Is there a sufficiently reachable plausibility argument that $\pi$ is irrational?

But it must start to repeat after some digit, no matter how large, she retorted.

This sounds like a misunderstanding that you could do something about by showing her a concretely defined different irrational where it is clear to see that the digits cannot repeat, such as $$ \sum_{n=1}^\infty 10^{-n^2} $$ If you manage to convince her that is is possible for a number to have a decimal expansion that will never start (and continue!) repeating, it might become easier to accept that $\pi$ could be one of those numbers too.

I would try to convince her that most numbers are irrational and not even address $\pi$ - showing her that the question of "Do the digits of $\pi$ repeat?" is nontrivial (and, indeed, deep) is probably more valuable than convincing her that they don't, especially since convincing her of $\pi$'s irrationality could make it seem like $\pi$ is special when this is very much not a special property of $\pi$.

You can argue this fairly simply; the main thing to note is that an irrational plus a rational is irrational - this is easy to show via contradiction using integer ratios and is not too bad to show if you take "rational" as meaning "the digits repeat" either, so you can use whichever is likely to be more comfortable.

Right off the bat, once you get one irrational number, you have, in some sense, that at least $\frac{1}2$ the numbers are irrational, because if $c$ is any irrational number, then $x+c$ for $x$ rational is always irrational. A little more work can convince someone that $x+\alpha c$ for non-zero integer $\alpha$ will always be irrational and that the numbers of the form $x+\alpha c$ are all distinct based on the value of $(x,\alpha,c)$ - which seems to suggest that almost every number is irrational, since given any rational number, I can produce infinitely many irrational numbers!

Now, there's some elision in this argument - namely that it measures the size of sets in a vague way. The usual way to complete this argument would be to consider it mod $1$ (i.e. look at only fractional parts), then consider picking a random number in $[0,1)$ and think of the probability of hitting a rational - then, the formal thing that happens is that you can find infinitely many pairwise disjoint sets that are equally likely to hit as a rational, so the probability of hitting a rational must be zero.

As pointed out by @R.. in comments, one could rigorously define choosing a random real number in $[0,1]$ by rolling a fair ten sided die repeatedly to get its digits - this both can give an actual model to the argument I suggest and also could be used to give another proof that the probability of getting a rational is $0$ - it's not so hard to convince oneself that, for any fixed $n$ and $m$, the event that you roll $n$ digits and then a pattern with period $m$ occurs with probability $0$ - but then you'd need countable additivity to say that the probability of getting this for any $n$ and $m$ is also zero - and a student might rightfully balk at that reasoning since countable additivity is hard to motivate when uncountable additivity is clearly wrong.

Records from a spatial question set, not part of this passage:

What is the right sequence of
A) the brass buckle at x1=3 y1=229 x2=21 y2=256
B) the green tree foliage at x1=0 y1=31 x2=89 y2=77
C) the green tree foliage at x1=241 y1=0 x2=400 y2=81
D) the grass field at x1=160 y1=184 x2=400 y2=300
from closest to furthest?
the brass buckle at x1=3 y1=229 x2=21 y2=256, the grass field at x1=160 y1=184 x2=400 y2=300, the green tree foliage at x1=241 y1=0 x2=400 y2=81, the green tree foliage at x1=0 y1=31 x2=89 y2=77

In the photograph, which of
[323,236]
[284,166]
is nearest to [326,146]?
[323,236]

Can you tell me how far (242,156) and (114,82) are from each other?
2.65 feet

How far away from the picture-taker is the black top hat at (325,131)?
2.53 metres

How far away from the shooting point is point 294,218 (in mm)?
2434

A rigorous proof may not be possible at this level of mathematics. However, you may be able to get away with a more informal approach.

First, convince her that pi equals some generalized continued fraction, such as: $$ \pi = 3 + \frac{1^2}{6 + \frac{3^2}{6 + \frac{5^2}{6 + \frac{7^2}{\ddots}}}} $$ (or pick another example which converges faster?)

You can do this by computing partial sums and showing how they converge. Now, take some partial sums and try to simplify each one in turn. Write all integers as their prime factorizations, to make it obvious that they are getting progressively more complex and not "nicely cancelling." Now, you can credibly argue that you're not going to reach a regular fraction by following this process, so pi must be irrational.

This is not a "real" proof, and you should stress to her that there are additional pieces which you've left out. In particular, we are omitting a proof that the continued fraction really equals pi, and a proof that the continued fraction is irrational. You may also want to mention the fact that infinite sums need a formal definition.

For added rigor, use an alternating series, so that you can bracket pi from both above and below. This is arguably a "better" proof because it progressively removes from consideration fractions with larger and larger denominators, which means that you can't have "something funny" happen in the limit (cf. $0.999\ldots = 1$ and related limits). Another example suggested by PM 2Ring in the comments is the Wallis product: $$ \prod_{n=1}^\infty \bigg (\frac{2n}{2n-1} \cdot \frac{2n}{2n+1} \bigg ) = \frac{\pi}{2} $$ This brackets $\frac{\pi}{2}$ from above and below because the terms are alternately greater and less than one. It's also "perfectly obvious" that each partial product will have a progressively larger and larger power of two in the numerator (while the denominator is always odd).